=== Exercise objective ===
Look for "zero" in the listing below. Gather each line that contains it.

=== Input records ===
>>
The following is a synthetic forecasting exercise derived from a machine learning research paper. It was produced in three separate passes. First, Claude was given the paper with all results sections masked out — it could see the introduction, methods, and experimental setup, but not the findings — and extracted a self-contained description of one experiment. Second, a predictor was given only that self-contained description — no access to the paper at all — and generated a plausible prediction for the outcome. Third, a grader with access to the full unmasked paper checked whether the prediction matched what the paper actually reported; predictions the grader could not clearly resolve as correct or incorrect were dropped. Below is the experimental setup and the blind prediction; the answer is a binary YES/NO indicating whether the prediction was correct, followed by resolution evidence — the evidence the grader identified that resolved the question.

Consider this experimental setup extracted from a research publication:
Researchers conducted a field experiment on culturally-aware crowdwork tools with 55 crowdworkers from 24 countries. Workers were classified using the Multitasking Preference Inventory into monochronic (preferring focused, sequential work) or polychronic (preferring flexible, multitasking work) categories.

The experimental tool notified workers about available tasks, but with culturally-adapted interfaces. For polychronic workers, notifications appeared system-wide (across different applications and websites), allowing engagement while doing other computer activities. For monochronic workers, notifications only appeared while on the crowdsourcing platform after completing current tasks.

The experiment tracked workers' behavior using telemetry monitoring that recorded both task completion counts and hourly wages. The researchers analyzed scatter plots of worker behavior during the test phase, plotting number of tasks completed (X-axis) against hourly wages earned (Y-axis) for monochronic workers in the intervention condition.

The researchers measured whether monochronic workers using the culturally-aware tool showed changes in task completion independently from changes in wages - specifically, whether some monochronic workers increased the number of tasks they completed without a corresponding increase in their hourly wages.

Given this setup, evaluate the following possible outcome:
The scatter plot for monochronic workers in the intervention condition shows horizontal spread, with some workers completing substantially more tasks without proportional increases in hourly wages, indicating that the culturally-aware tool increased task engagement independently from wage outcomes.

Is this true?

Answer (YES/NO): YES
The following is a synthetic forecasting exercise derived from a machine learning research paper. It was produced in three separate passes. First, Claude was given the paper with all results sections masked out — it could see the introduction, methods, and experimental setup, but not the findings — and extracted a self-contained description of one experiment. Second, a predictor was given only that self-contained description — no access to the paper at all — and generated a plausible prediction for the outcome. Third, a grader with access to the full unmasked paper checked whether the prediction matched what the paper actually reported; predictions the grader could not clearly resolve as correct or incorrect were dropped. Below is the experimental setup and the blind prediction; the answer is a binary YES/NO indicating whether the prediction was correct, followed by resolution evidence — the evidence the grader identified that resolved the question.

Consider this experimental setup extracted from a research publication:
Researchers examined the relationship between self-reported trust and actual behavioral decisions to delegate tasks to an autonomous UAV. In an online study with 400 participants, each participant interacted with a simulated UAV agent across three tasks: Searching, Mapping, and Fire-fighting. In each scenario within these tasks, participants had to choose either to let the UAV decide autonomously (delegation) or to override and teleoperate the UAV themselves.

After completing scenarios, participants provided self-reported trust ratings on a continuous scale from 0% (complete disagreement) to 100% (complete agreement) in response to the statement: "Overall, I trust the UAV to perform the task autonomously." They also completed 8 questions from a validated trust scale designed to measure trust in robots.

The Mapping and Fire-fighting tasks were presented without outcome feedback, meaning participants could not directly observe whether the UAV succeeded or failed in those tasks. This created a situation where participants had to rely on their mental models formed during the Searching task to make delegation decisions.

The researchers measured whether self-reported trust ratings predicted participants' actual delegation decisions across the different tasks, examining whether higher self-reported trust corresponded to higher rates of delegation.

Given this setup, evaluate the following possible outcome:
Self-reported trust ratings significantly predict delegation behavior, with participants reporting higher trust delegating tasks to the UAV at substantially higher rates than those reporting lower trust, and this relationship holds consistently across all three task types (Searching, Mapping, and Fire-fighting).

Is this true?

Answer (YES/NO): NO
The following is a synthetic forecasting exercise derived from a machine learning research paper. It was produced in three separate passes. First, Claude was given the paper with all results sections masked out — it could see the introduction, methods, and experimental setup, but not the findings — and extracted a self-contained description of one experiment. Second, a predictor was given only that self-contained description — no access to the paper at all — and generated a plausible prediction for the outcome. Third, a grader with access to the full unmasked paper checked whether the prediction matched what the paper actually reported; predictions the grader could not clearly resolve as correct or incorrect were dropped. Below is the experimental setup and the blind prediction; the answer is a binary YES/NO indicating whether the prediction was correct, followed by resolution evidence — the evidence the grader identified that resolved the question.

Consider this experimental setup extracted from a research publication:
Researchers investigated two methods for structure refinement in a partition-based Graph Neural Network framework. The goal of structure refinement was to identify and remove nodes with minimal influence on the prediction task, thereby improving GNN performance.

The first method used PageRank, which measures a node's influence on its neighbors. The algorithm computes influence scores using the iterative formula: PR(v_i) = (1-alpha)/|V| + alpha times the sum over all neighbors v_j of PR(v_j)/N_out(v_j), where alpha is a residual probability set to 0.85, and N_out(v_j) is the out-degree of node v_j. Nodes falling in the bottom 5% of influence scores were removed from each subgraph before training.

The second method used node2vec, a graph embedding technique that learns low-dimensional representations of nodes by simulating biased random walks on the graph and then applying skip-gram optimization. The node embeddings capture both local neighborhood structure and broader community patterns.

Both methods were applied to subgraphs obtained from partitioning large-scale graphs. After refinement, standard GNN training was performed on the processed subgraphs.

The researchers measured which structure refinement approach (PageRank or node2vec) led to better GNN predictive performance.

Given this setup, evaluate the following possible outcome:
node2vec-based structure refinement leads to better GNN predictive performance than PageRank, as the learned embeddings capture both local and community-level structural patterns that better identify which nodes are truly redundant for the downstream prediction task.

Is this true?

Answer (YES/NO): NO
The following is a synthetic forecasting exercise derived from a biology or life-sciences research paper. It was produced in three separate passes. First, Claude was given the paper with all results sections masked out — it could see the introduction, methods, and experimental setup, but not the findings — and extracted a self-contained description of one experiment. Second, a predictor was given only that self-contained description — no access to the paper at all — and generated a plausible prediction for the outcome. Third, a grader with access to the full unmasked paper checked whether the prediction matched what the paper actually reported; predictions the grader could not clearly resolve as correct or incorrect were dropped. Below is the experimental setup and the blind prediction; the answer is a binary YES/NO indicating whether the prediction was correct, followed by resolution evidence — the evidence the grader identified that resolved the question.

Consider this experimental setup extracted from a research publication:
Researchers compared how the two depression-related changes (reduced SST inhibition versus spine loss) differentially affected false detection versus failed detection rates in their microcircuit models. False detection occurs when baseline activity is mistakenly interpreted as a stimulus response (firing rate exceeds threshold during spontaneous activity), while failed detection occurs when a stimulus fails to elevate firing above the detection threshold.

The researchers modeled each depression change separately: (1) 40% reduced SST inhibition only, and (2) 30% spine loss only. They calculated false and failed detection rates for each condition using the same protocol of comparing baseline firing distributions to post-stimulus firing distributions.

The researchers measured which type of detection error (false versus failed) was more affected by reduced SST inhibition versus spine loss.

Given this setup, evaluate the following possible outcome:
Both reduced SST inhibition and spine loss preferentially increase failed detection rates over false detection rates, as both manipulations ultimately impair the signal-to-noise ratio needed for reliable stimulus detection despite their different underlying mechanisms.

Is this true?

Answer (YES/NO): NO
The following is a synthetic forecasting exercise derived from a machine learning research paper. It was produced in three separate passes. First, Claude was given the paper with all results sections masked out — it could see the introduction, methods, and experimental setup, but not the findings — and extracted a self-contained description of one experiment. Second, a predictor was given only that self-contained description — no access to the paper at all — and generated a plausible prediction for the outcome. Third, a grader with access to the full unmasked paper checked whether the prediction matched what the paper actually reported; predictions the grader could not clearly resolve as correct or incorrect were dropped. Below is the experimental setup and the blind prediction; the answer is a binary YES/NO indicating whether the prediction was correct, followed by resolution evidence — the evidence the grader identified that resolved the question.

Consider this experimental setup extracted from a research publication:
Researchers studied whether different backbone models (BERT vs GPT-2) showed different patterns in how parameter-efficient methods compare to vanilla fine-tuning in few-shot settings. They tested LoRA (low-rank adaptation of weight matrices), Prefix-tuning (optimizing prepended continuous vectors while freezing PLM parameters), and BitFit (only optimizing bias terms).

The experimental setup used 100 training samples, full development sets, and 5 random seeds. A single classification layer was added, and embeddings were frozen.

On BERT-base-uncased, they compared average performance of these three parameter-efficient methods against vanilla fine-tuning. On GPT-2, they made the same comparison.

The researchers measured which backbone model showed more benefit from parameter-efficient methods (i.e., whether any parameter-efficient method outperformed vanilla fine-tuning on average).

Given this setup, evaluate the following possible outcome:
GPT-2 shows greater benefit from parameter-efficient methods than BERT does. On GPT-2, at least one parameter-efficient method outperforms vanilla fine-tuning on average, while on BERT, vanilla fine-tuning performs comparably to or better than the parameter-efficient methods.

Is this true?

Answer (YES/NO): NO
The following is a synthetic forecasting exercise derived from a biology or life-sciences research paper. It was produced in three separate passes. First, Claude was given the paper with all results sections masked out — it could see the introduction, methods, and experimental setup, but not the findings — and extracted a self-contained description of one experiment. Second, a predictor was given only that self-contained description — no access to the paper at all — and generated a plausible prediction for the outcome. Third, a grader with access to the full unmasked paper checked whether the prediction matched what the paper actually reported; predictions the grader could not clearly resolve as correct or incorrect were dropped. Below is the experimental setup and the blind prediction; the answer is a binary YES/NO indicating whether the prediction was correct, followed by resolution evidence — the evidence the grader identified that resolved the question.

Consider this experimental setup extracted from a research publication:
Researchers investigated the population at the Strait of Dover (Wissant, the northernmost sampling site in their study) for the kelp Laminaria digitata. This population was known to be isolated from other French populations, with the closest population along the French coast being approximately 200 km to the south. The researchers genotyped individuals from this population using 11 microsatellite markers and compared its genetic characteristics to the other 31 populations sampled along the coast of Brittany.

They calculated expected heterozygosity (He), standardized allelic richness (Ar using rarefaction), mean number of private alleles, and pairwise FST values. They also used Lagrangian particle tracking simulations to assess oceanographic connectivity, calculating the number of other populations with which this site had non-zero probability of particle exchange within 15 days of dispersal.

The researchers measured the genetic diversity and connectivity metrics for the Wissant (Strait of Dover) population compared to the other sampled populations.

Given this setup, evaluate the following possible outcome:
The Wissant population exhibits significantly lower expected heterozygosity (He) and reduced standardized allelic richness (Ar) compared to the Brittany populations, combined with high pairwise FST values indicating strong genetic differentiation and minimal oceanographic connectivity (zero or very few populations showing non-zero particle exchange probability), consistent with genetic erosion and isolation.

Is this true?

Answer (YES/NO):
<<
=== Finished task ===
They calculated expected heterozygosity (He), standardized allelic richness (Ar using rarefaction), mean number of private alleles, and pairwise FST values. They also used Lagrangian particle tracking simulations to assess oceanographic connectivity, calculating the number of other populations with which this site had non-zero probability of particle exchange within 15 days of dispersal.
The Wissant population exhibits significantly lower expected heterozygosity (He) and reduced standardized allelic richness (Ar) compared to the Brittany populations, combined with high pairwise FST values indicating strong genetic differentiation and minimal oceanographic connectivity (zero or very few populations showing non-zero particle exchange probability), consistent with genetic erosion and isolation.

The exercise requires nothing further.